Structure Learning in Gaussian Graphical Models from Glauber Dynamics
- URL: http://arxiv.org/abs/2412.18594v1
- Date: Tue, 24 Dec 2024 18:49:13 GMT
- Title: Structure Learning in Gaussian Graphical Models from Glauber Dynamics
- Authors: Vignesh Tirukkonda, Anirudh Rayas, Gautam Dasarathy,
- Abstract summary: We present the first algorithm for Gaussian model selection when data are sampled according to the Glauber dynamics.
We provide guarantees on the computational and statistical complexity of the proposed algorithm's structure learning performance.

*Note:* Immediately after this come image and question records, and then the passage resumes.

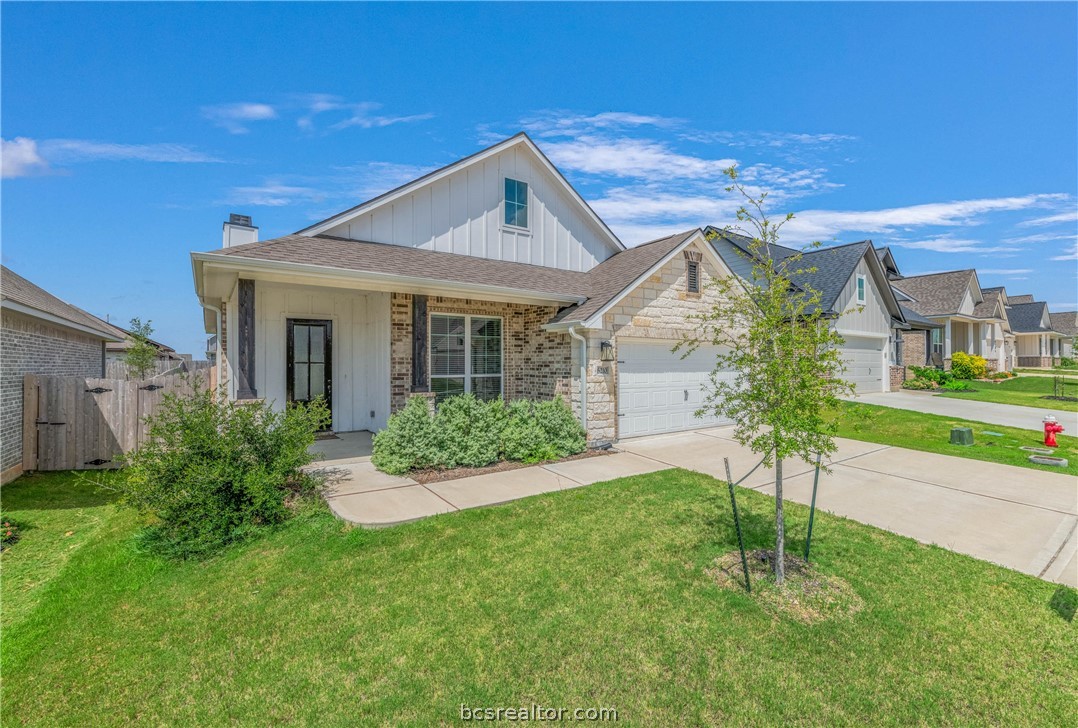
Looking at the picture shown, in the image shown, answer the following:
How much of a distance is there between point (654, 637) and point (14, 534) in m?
7.17

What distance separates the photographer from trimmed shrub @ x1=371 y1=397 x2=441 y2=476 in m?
7.17

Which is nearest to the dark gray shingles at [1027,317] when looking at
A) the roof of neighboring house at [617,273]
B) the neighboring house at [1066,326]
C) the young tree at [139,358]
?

- Score: 6.982878344925993
- License:
- Abstract: Gaussian graphical model selection is an important paradigm with numerous applications, including biological network modeling, financial network modeling, and social network analysis. Traditional approaches assume access to independent and identically distributed (i.i.d) samples, which is often impractical in real-world scenarios. In this paper, we address Gaussian graphical model selection under observations from a more realistic dependent stochastic process known as Glauber dynamics. Glauber dynamics, also called the Gibbs sampler, is a Markov chain that sequentially updates the variables of the underlying model based on the statistics of the remaining model. Such models, aside from frequently being employed to generate samples from complex multivariate distributions, naturally arise in various settings, such as opinion consensus in social networks and clearing/stock-price dynamics in financial networks. In contrast to the extensive body of existing work, we present the first algorithm for Gaussian graphical model selection when data are sampled according to the Glauber dynamics. We provide theoretical guarantees on the computational and statistical complexity of the proposed algorithm's structure learning performance. Additionally, we provide information-theoretic lower bounds on the statistical complexity and show that our algorithm is nearly minimax optimal for a broad class of problems.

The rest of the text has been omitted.